Dan Barton's debut novel, "Killer Material" (St. Martin's Minotaur, $24.95, 304 pages), presents a fresh and fast-paced introduction to its engaging hero, Southern California comedian Biff Kincaid, and the strange, seedy yet exhilarating backstage world of the stand-up comic. The author's research comes from years spent performing stand-up, and the experience shows in his descriptions of the highs and lows of stage life. When murder and mayhem enter the mix, however, reality steps outside for a smoke.

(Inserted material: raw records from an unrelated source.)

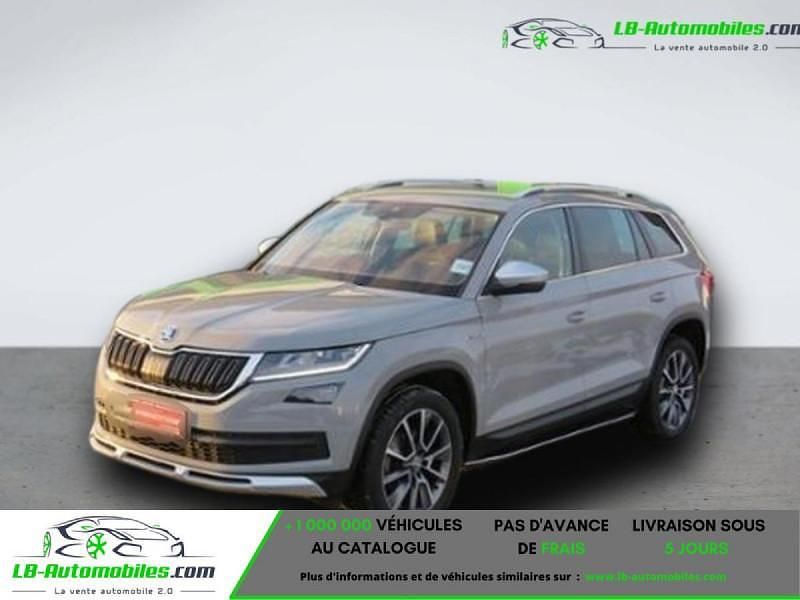 Occasion Skoda Kodiaq 150 ch (110 kW) 2021 SUV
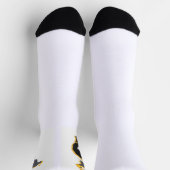 Tanz mit mir socken (Oben)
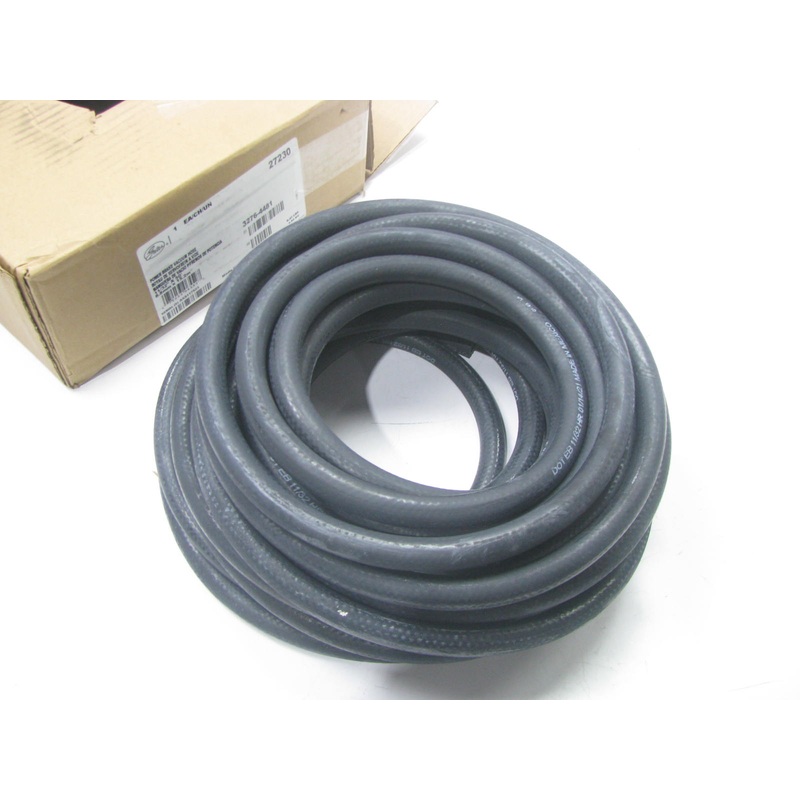 50 FEET - Gates 27230 PREMIUM Power Brake PVC Vacuum Hose 11/32'' Inner Diameter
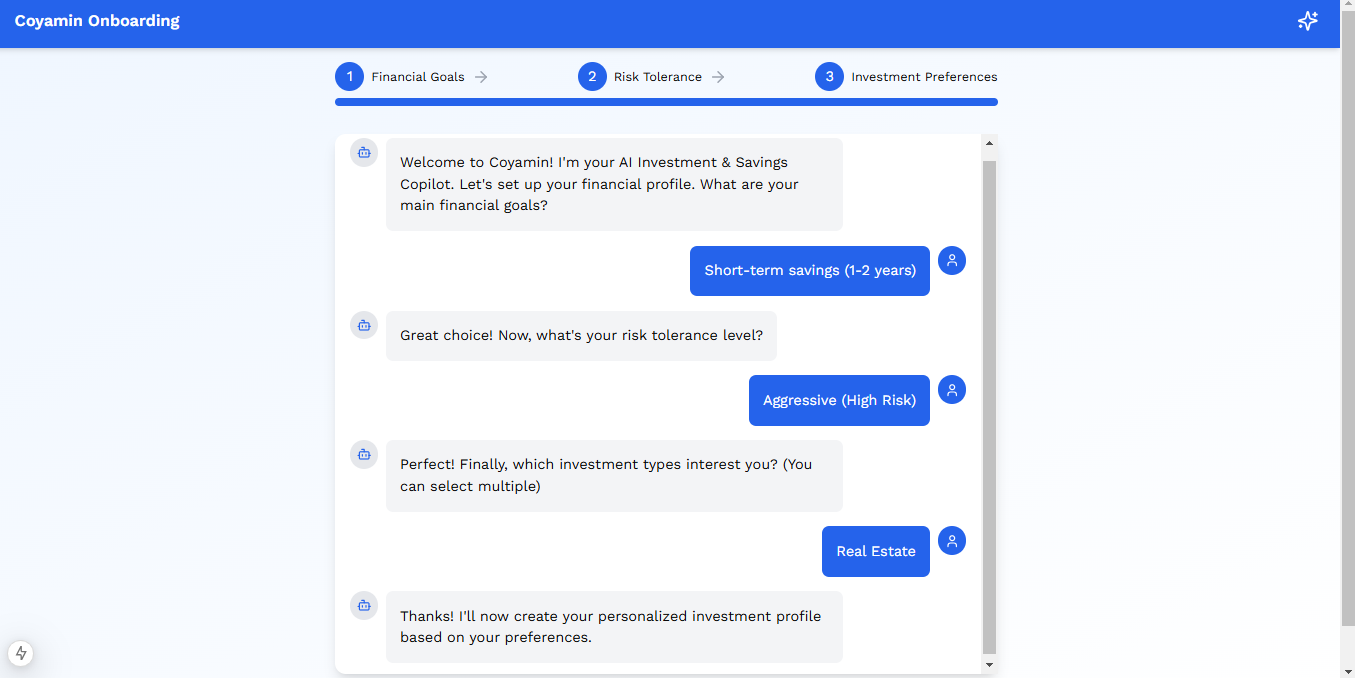 Finance AI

Here's the setup: Roger Fisk, an ultra-wealthy, probably psychotic comic wannabe, has hit town and created an atmosphere in which, according to Biff, "bad things happen to good comics." The untalented Fisk has hired minions to steal routines and possibly even murder comedians who get in his way. One assumes that hard knocks, physical and mental, are part of the performer's lot. It's not surprising that Biff can hold his own in a fight. But the amount of punishment he dishes out and takes in trying to reclaim his stolen material is a bit over the top. And he keeps more armament under his bed than you'd find at a Posse Comitatus picnic. Jim Carrey (or Drew Carey) as Mike Hammer? That's a tough fit. But, with all that, "Material" definitely has its moments. And, after the Fox TV "Who Wants to Marry a Multi-Millionaire?" fiasco, we should probably be willing to believe comics are capable of anything.

*

"The Campfire Collection: Spine-Tingling Tales to Tell in the Dark" (Chronicle Books, $15.95, 245 pages) is a sturdy trade paperback chock-full of scary stories. As edited by San Francisco author Eric B. Martin, some of the entries are fact (like a section of Beryl Bainbridge's "The Birthday Boys" that follows Capt. Robert Scott's doomed expedition to the South Pole), some are fiction (among them Tobias Wolff's "Hunters in the Snow"). All take place outdoors, where nature and man (and monster) can turn a wilderness outing into a nightmare experience. Authors include Edgar Allan Poe (of course), Jack London, Paul Bowles and anthropologist Judith M. Brueske. A disparate group, ordinarily, but all on the same page when it comes to making your hair stand on end.